Misalnya seperti yang dicatat peneliti Perkumpulan untuk Pemilu dan Demokrasi (Perludem), Kahfi Adlan Hafiz. “Pelanggaran kampanye di Car Free Day Jakarta, deklarasi kepala dan perangkat desa ke paslon tertentu,”kata Kahfi mencontohkan. Belum lagi alat peraga kampanye (APK) yang ditempel sembarangan, sementara APK paslon lain mengalami pengrusakan dan sebagainya.

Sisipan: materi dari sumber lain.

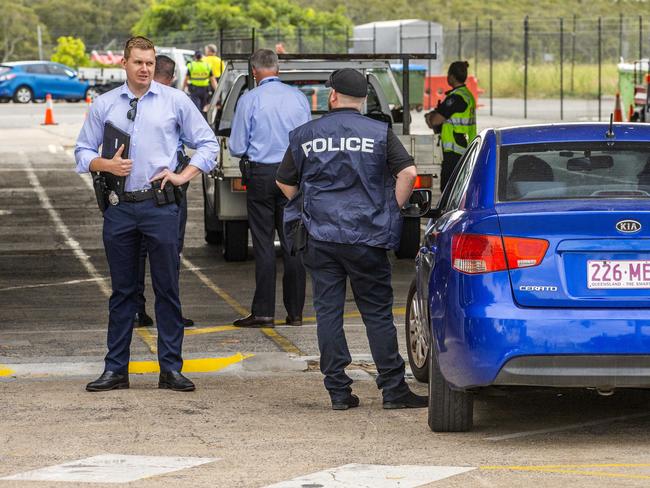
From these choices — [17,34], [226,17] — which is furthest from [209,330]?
[17,34]

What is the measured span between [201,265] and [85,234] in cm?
306

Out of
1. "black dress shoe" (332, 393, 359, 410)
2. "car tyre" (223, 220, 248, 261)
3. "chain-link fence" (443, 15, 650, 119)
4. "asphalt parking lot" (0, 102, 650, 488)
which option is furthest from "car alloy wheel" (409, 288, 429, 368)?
"chain-link fence" (443, 15, 650, 119)

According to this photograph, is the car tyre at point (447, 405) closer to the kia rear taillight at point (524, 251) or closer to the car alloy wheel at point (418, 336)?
the kia rear taillight at point (524, 251)

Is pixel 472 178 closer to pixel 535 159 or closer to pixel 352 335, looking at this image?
pixel 535 159

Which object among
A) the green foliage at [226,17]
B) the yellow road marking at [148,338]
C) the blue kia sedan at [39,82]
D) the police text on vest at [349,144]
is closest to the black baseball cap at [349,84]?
the police text on vest at [349,144]

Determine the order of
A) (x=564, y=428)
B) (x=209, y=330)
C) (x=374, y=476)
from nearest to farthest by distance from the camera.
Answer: (x=374, y=476) → (x=564, y=428) → (x=209, y=330)

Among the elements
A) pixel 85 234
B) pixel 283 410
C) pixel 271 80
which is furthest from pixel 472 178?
pixel 85 234

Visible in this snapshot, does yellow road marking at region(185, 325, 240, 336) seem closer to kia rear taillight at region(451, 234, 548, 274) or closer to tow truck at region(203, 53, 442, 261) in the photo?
tow truck at region(203, 53, 442, 261)

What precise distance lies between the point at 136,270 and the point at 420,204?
1628 millimetres

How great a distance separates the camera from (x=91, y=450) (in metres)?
6.79

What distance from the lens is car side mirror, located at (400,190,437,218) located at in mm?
7949

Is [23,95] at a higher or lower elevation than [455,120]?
lower

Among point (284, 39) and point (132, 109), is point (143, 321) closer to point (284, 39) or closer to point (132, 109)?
point (132, 109)

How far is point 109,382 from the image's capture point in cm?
835
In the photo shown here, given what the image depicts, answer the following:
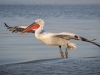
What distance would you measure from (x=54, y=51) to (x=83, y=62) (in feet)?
6.44

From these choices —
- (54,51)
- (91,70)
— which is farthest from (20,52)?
(91,70)

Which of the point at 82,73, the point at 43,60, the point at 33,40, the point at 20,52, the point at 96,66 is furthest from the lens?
the point at 33,40

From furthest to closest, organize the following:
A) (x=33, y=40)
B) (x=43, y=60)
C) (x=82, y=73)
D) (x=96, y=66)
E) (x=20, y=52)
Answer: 1. (x=33, y=40)
2. (x=20, y=52)
3. (x=43, y=60)
4. (x=96, y=66)
5. (x=82, y=73)

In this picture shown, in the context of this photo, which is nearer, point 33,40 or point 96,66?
point 96,66

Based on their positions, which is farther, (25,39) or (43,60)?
(25,39)

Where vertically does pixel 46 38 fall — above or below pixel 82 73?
above

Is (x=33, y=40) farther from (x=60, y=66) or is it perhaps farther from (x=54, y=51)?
(x=60, y=66)

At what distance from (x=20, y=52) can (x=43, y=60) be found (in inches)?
54.6

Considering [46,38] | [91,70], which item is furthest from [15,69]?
[91,70]

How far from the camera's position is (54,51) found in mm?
14320

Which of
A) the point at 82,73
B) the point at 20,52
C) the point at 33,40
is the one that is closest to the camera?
the point at 82,73

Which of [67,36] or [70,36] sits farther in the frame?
[67,36]

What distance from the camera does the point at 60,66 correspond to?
1199 cm

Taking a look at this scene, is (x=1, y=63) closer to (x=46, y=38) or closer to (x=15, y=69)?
(x=15, y=69)
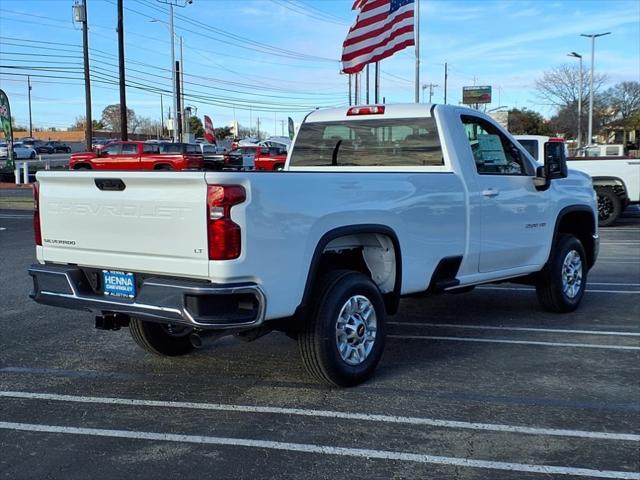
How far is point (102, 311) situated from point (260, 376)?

Namun catatan Koalisi NGO untuk Keadilan Pemilu (SINGKAP) tak hanya merinci lebih detil, namun juga mengungkap terduga pelakunya. Menurut Singkap, selama ini setidaknya ada 13 kasus pelanggaran dilakukan oleh pemerintah kabupaten dan para menteri, disusul 12 kasus oleh lurah/kepala desa,  sembilan kasus oleh Polri, oleh ASN Pemerintah Provinsi (delapan kasus), TNI (tujuh kasus), dan empat kasus pelanggaran oleh bupati, walikota, dan camat. Yang bikin kita ingin menutup muka, Singkap bahkan menyatakan Presiden Jokowi tercatat dalam empat besar pelaku penyimpangan aparatur negara dalam Pemilihan Umum 2024. 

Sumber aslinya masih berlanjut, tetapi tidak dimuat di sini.